__AIM__
Could you repeat each of the records below word for word, with nothing changed?

__DATA FOR THIS EXERCISE__
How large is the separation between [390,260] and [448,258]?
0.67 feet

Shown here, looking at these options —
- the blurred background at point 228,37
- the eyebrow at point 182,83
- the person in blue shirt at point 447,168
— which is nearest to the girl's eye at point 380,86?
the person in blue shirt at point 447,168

__RESULT__
How large is the separation between [390,260] and [448,258]?
0.67 feet

Shown here, looking at these options —
- the blurred background at point 228,37
- the eyebrow at point 182,83
- the person in blue shirt at point 447,168
— which is nearest to the girl's eye at point 380,86?
the person in blue shirt at point 447,168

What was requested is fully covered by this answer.